You may have noticed that solution A had a blue glow with the addition of bleach and solution B did not glow at all. The mixture of solutions A and B should have exhibited a greenish glow when bleach was added. The types of light you see in this activity are examples of chemiluminescence and fluorescence. Detection of these two light sources serve as the basis for the majority of studies in molecular and cell biology.
Chemiluminescence is non-thermal, visible light produced as the result of a chemical reaction. A molecule in the reaction is excited to a higher energy state and then releases a photon as it returns to its ground state. This is distinct from thermal light generated by excess heat energy in a combustion reaction.
When bleach is added to a solution containing luminol, an oxidation reaction occurs, and electrons in the luminol are excited to a higher energy state. As they return to their ground state, they release the energy in the form of a photon. The wavelength of the photon corresponds to the blue light that you see. When all the electrons have returned to their ground state, the mixture should stop glowing. When chemiluminescence occurs in a living organism, it is called bioluminescence. A classic example of this is the light produced by fireflies when a luciferase enzyme catalyzes the oxidation of luciferin, another molecule produced by fireflies. The gene for luciferase can be engineered into other organisms so that they too can produce light in the presence of luciferin. Since the production of light is readily quantified by modern cameras, the luciferase system is commonly used by biologists as an indicator of gene activity.

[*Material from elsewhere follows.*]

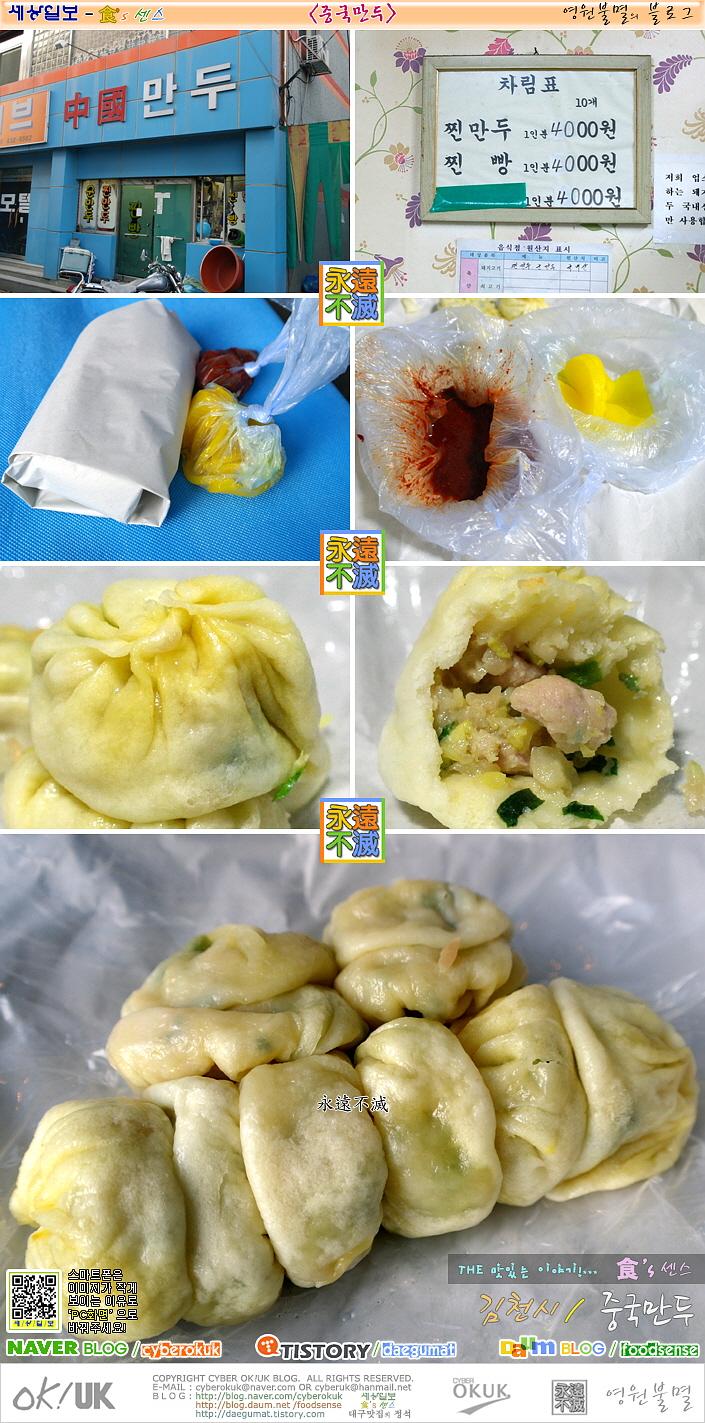맛집 이미지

Fluorescence is luminescence that occurs when a molecule is excited to a higher energy state through the absorption of a photon and then emits a different photon as it returns to its ground energy state. During this process, some energy is lost to heat or molecular motion, so the wavelength of the emission photon is longer than the wavelength of the excitation photon. Since this happens almost instantaneously, fluorescence usually is seen only in the presence of the excitation light. Fluorescein is a fluorescent molecule that absorbs UV light and emits green light. It is not chemiluminescent, so the addition of bleach to solution B does not result in any light generation. However, when solution A is present, the blue light emitted by the chemiluminescence of luminol is close enough to the excitation wavelength of fluorescein that the entire solution glows green, since the fluorescein absorbs the light from the luminol reaction and re-emits it in the green range. Other examples of fluorescent molecules are quinine in tonic water and the optical whiteners present in many laundry detergents. Both of these absorb UV light and emit in the blue range.